Cassell and KG re-unite for one last time!


----------



## The_Franchise (Mar 30, 2003)

Pretty entertaining, mainly due to McGrady. People had seats behind the bench for $25, so you actually saw alot of the hardcore young fans making noise on TV.


----------



## tone wone (Jan 30, 2003)

Yao Mania said:


> Think T-Mac's still on his Adidas promotional tour and Yao's with the national team, otherwise I'm sure both would jump on for this.
> 
> Cassell and KG re-unite for one last time!


 well, McGrady did play...

the game was overall entertaining....I only got to see the 2nd half.

The teams were divided up kinda weird....you had Garnett, Kobe, McGrady, Derek Anderson, Mike James, J.R. Smith, Dohntay Jones, J.O., Artest, Mobley, Reshard Lewis, Stackhouse and Boozer on the West and...........Lebron, Wade, Melo, Francis, Marbury, Billups, Tyronne Lue, Damon Jones, Arenas, Amare, Joe Johnson, Cassell on the East...i believe thats all the players

a couple of players like Iverson and Keyon Martin were there but didn't play. The highlights (that I saw) the alley-oop from Kobe to McGrady...McGrady did the lob off the backboard reverse dunkand Arenas and McGrady going back and forth at the end of the game trading 40 footers..
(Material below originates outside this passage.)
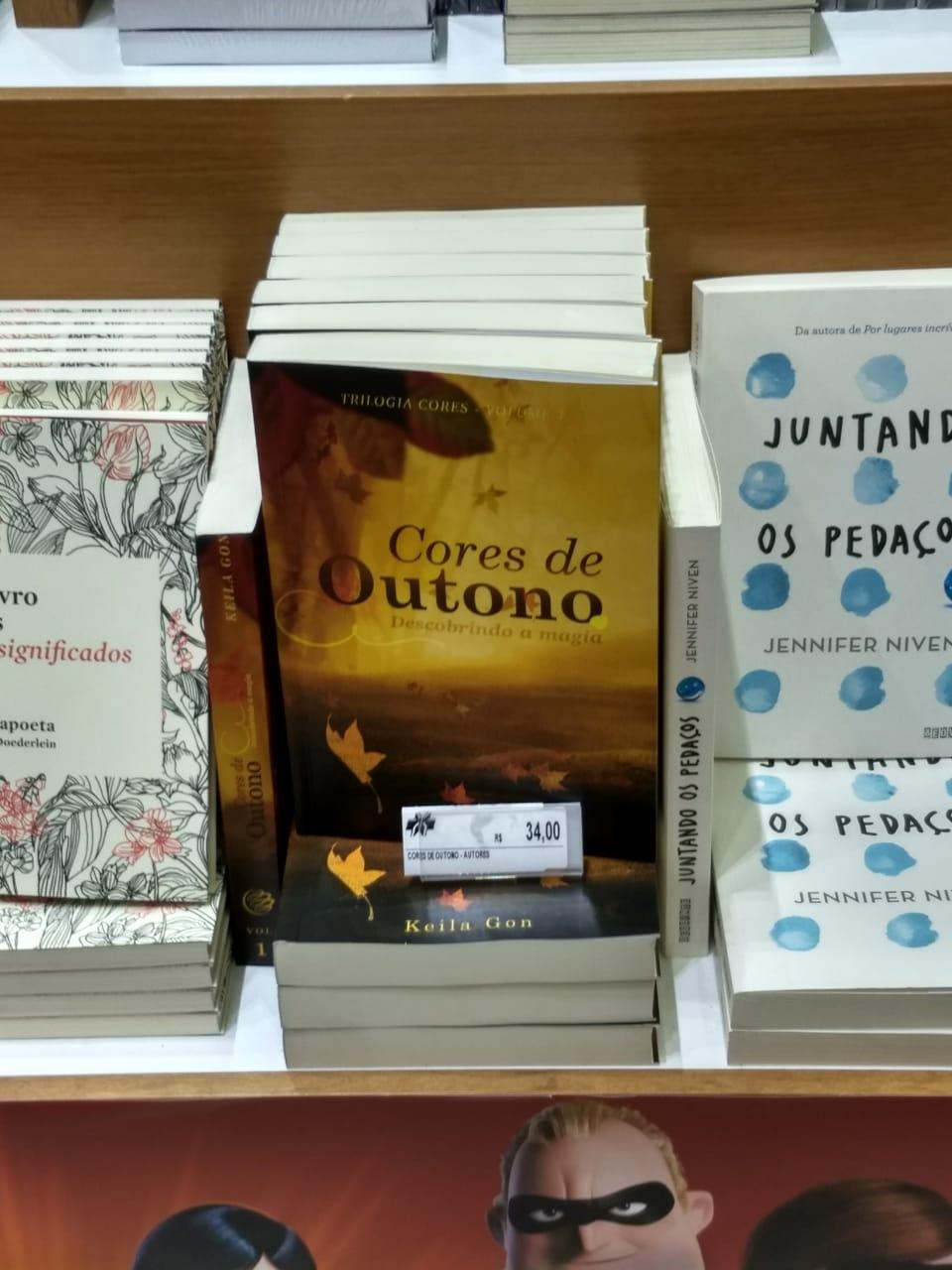 Compre Cores de Outono na Livraria Curitiba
all this really just got me excited for the upcoming season....esp. seeing Derek Anderson in a rocket uniform....i didnt know he had braids


----------



## Yao Mania (Aug 4, 2003)

Sounded like lots of fun, wish I could've seen it.... 

Glad T-Mac made it, wouldn't have been the same without him I'm sure. He has become such a model citizen since joining the Rockets, I can almost feel that he'll have a MVP-calibre year ahead.

Marbury and Francis on the same team. Guess no one else touched the ball then for the East (I kid, I kid!)


----------



## Rocket Man (Jun 10, 2005)

Missed most of the game but the very end. You have to feel pride for these guys to take time out of their schedules to get involved. My hat is off to all of them - way to stand up help these poeple out and brighten their day just a little.


----------



## TRACIELOVESCOMETS (May 14, 2003)

Even though it didnt matter who won,I was rooting for the West.


http://www.wnba.com/media/comets/jvgchancellor.jpg


----------



## Pasha The Great (Apr 9, 2005)

McGrady barely played.. but when he did it was so awesome. i missed seeing him play... only one more month till preseason!!


----------



## Omer (Sep 12, 2005)

Yes, it was hot.


----------



## JNice (Jul 13, 2002)

..

Tmac looked to be in very good shape and was pretty on point already at this point in the summer. Maybe Tmac can finally have a season without one of his traditional slow starts.


----------